En définitive, il y a fusion des moyens d'extériorisation de la créativité.
Un fantasme commun des oeuvres de science-fiction
est la connexion directe de l'homme et de la machine, qui permettrait de s'affranchir de l'interface
que représente le langage / logiciel / matériel (cochez la bonne proposition, en fait les trois
sont bonnes). Ce n'est pas un hasard : l'artiste rêve de sculpter directement le monde de sa Création,
de projeter directement la gamme d'émotions intellectuelles qui traversent son esprit sur la "matière"
de son oeuvre. Avec l'ordinateur, on approche cela parce qu'on envisage de manière unique le moyen
et la fin. On imagine des actions et l'on voit immédiatement leurs résultats. A l'instar de la
souris que l'on ne sent plus, que l'on ne regarde plus et qui nous permet pourtant de manipuler
les objets sur l'écran, le langage de programmation (qu'il soit écrit ou métaphorique) devient
un outil transparent avec lequel on manipule directement la matière de sa création.
L'ordinateur ajoute également de nouveaux domaines
d'expressivité : cela va au-delà de nouvelles techniques. Il ne s'agit pas de l'équivalent de
la découverte d'un nouvel instrument pour appliquer la peinture mais plutôt d'une nouvelle manière
de tenir le pinceau.

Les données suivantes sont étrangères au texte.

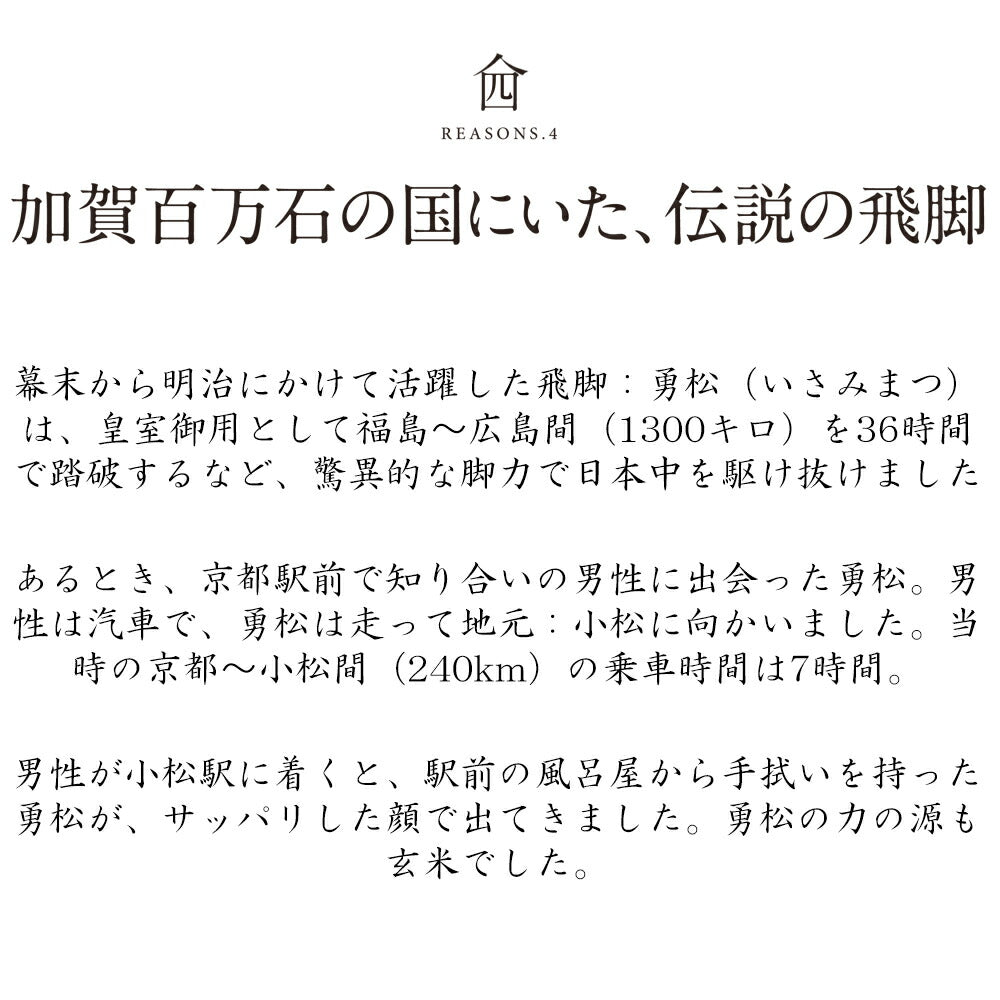 幕末玄米 中400g 西の藏米 特別栽培 コシヒカリ 健康 美容 栄養豊富 美肌効果 ストレス解消 疲労回復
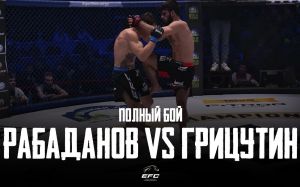 Відео бою Гаджі Рабаданов - Валерій Грицутін EFC 33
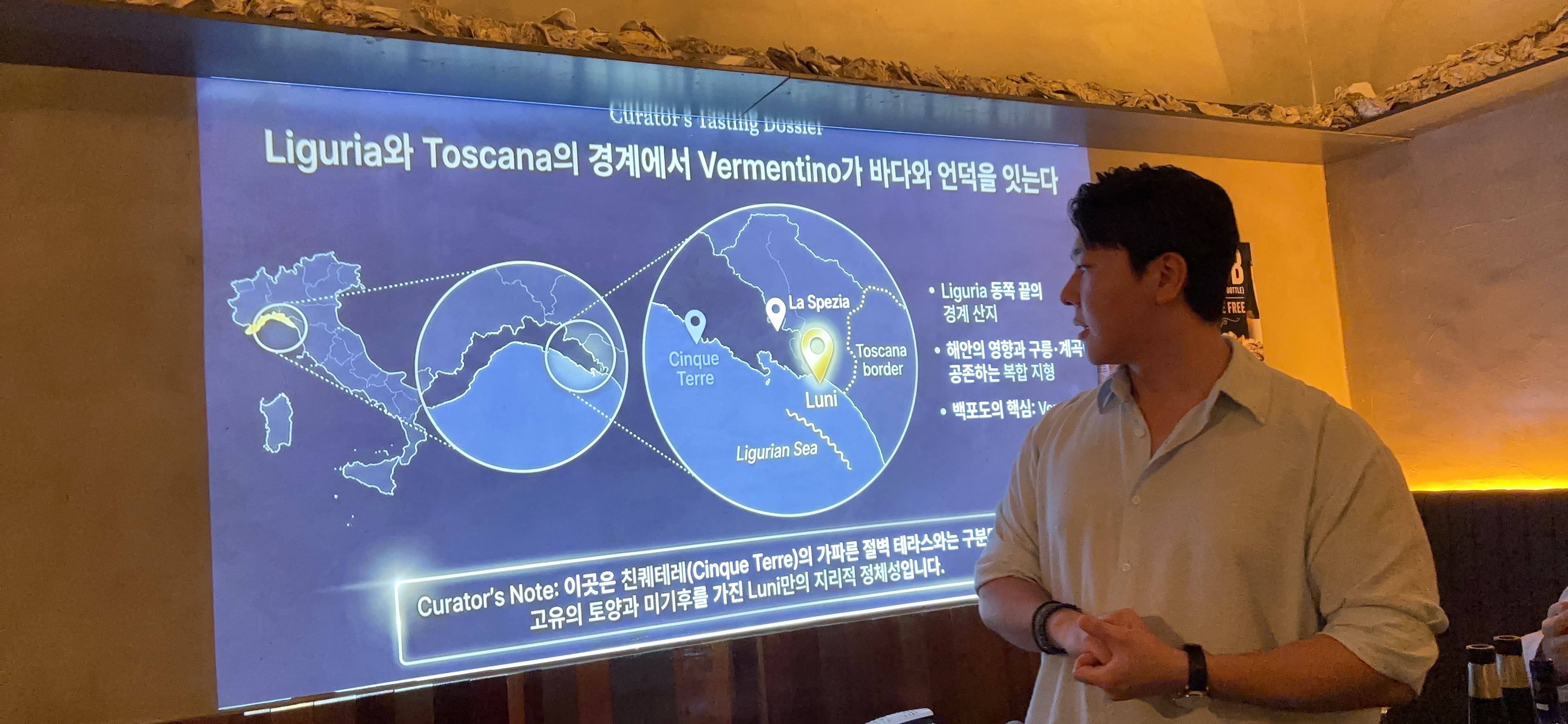 Colli di Luni와 Vermentino 산지를 설명하는 와이드 화면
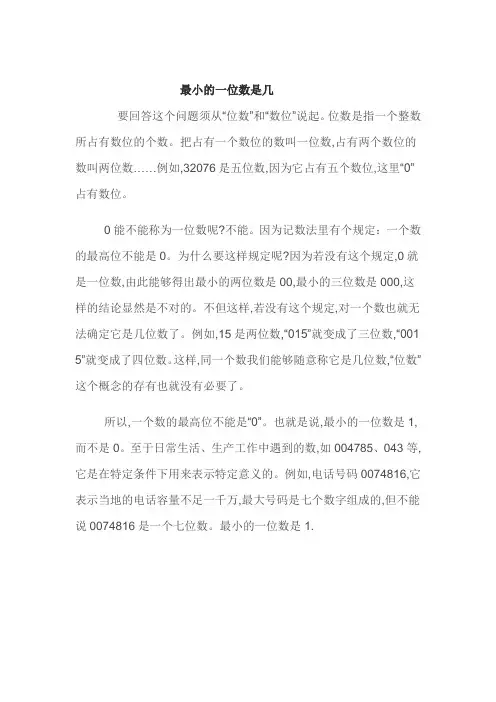 最小的一位数是几  小知识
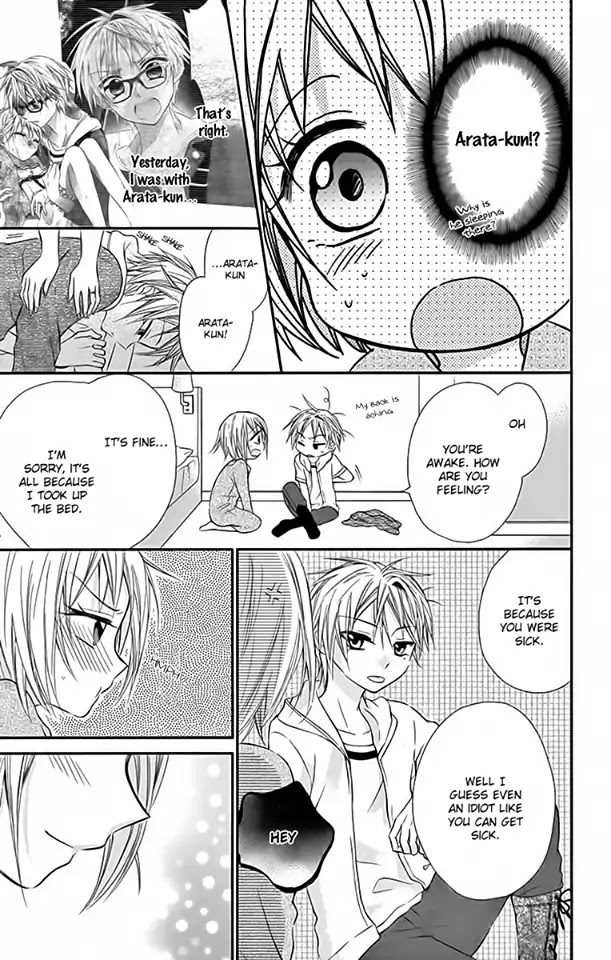 Ore Yome. - Ore no Yome ni Nare yo Chapter 24 page 9 - Chapter 24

Par exemple, la génération fractale de textures permet d'obtenir des effets
graphiques intéressants dans la reproduction de surfaces rocheuses (ce n'est qu'un petit exemple...),
et améliore les techniques picturales basées sur la superposition de petites touches de couleur
créant l'illusion de la texture (technique utilisée couramment en peinture). Petit à petit, au
fur et à mesure des innovations techniques, le champ d'application de ces nouvelles méthodes d'expressivité
s'agrandit jusqu'à englober l'ensemble des techniques de l'art graphique : l'ordinateur dépasse
son rôle d'outil, et devient un outil à forger les outils (allez, je lâche le mot, c'est un méta-outil...).
Et plus on avance dans ce processus, plus il devient évident que l'ordinateur conditionne la créativité,
puisqu'il en détourne une part à son usage propre. Il serait faux de dire que parce que l'ordinateur
apporte des possibilités nouvelles, son usage augmente la créativité de ceux qui l'utilisent.

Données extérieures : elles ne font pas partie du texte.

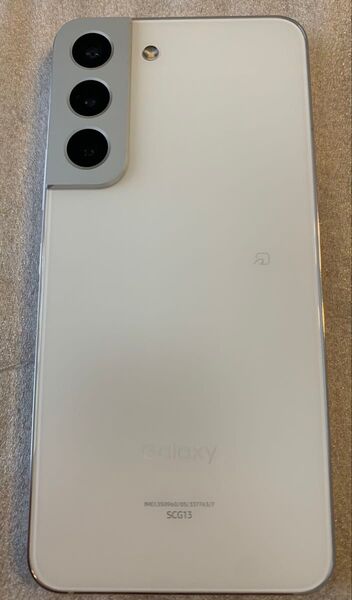 美品 Galaxy S22 256GB SCG13 au ファントムホワイト バッテリー良好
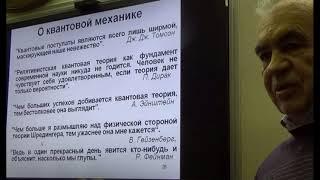 Выступление Николая Александровича Магницкого на семинаре Климова-Зателепина 28 апреля 2021 года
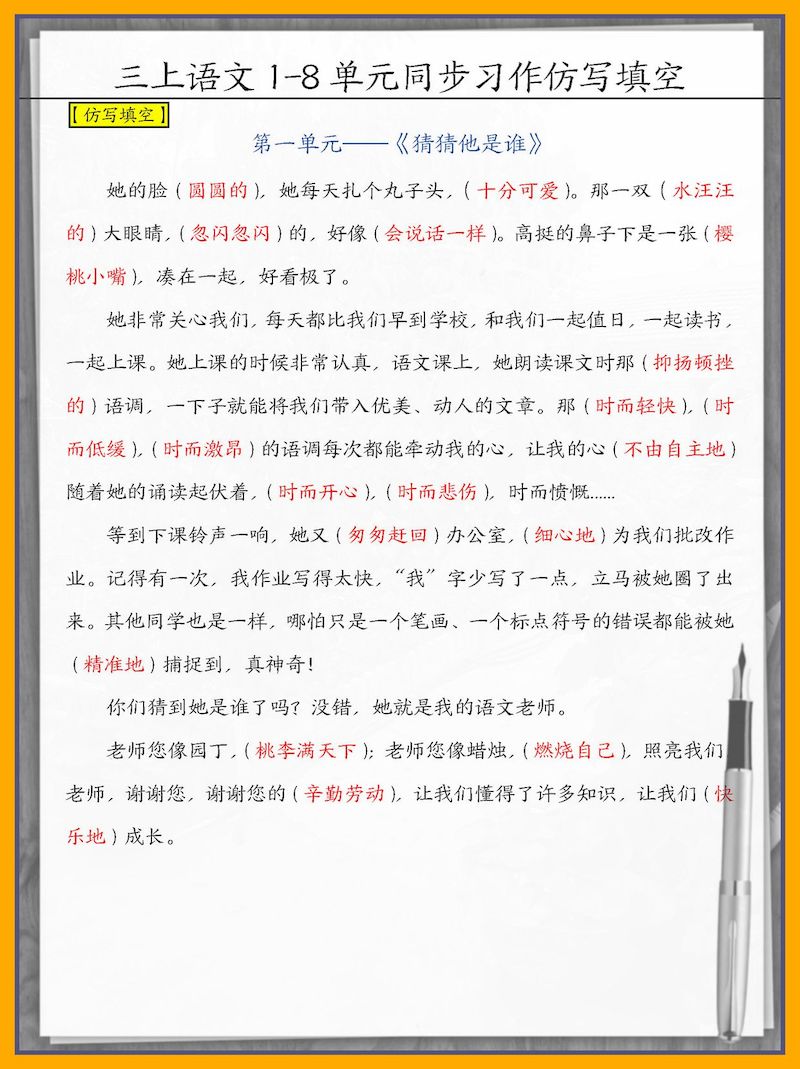 答案版三上语文1-8单元习作范文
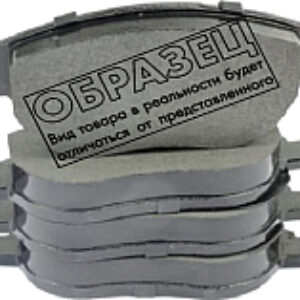 Тормозные колодки PBP300 21век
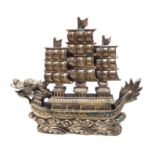 Klassisch chinesische Darstellung eines Drachenboots; hier chinesische Fengshui Glücksdarstellung i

De même que sur Internet la forme pseudo-interactive masque souvent une vacuité du fond, l'intrusion
de l'ordinateur dans la création est souvent prétexte à une utilisation automatique de ses capacités,
sans recherche véritable d'apport artistique, sans réflexion sur le sens de son utilisation. Un
peu comme si l'on barbouillait une toile à coups de pinceau répétitifs sans chercher plus avant
l'expression d'une émotion humaine.
En définitive, l'utilisation de l'ordinateur
dans le processus de création repose sur une dualité qui le rend bien différent d'un simple outil.

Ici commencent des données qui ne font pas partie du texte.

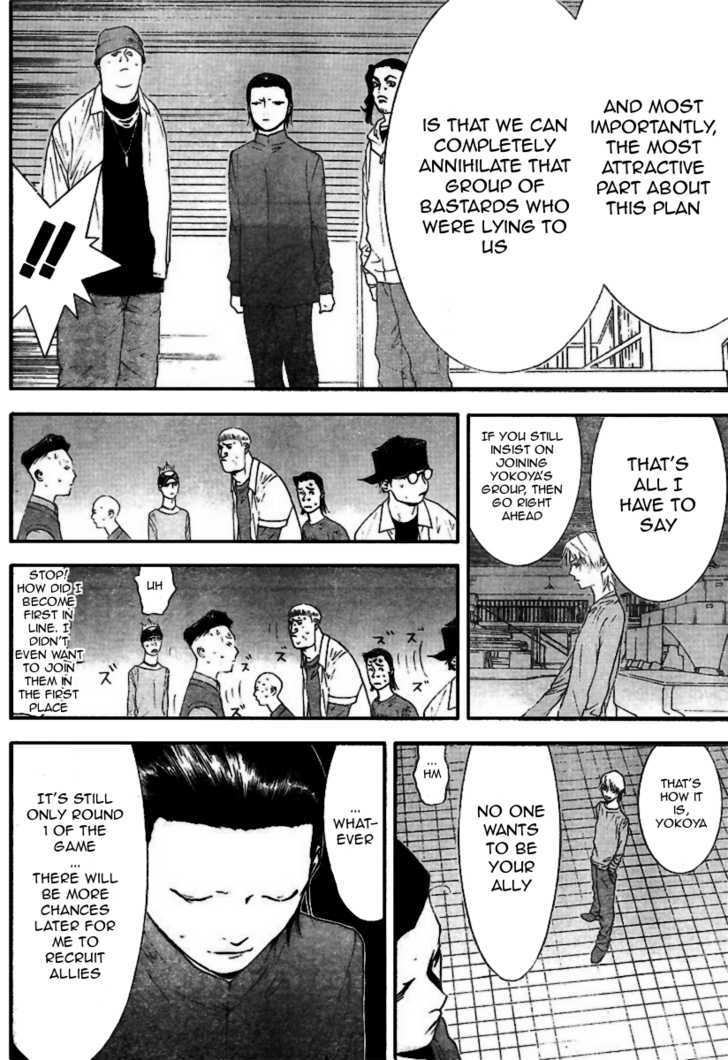 Read Liar Game EN Manga Online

L'ordinateur permet d'augmenter le champ des domaines d'expressivité par l'apport de techniques
nouvelles de création, mais il conditionne l'expression de la créativité par sa nature même de
méta-outil, et parce qu'il réalise le fusion de l'outil et du support. La difficulté que représente
sa maîtrise lui donne une place à part, restreint le nombre d'artistes à même de l'utiliser, mais
confère une valeur toute particulière à ceux qui y parviennent.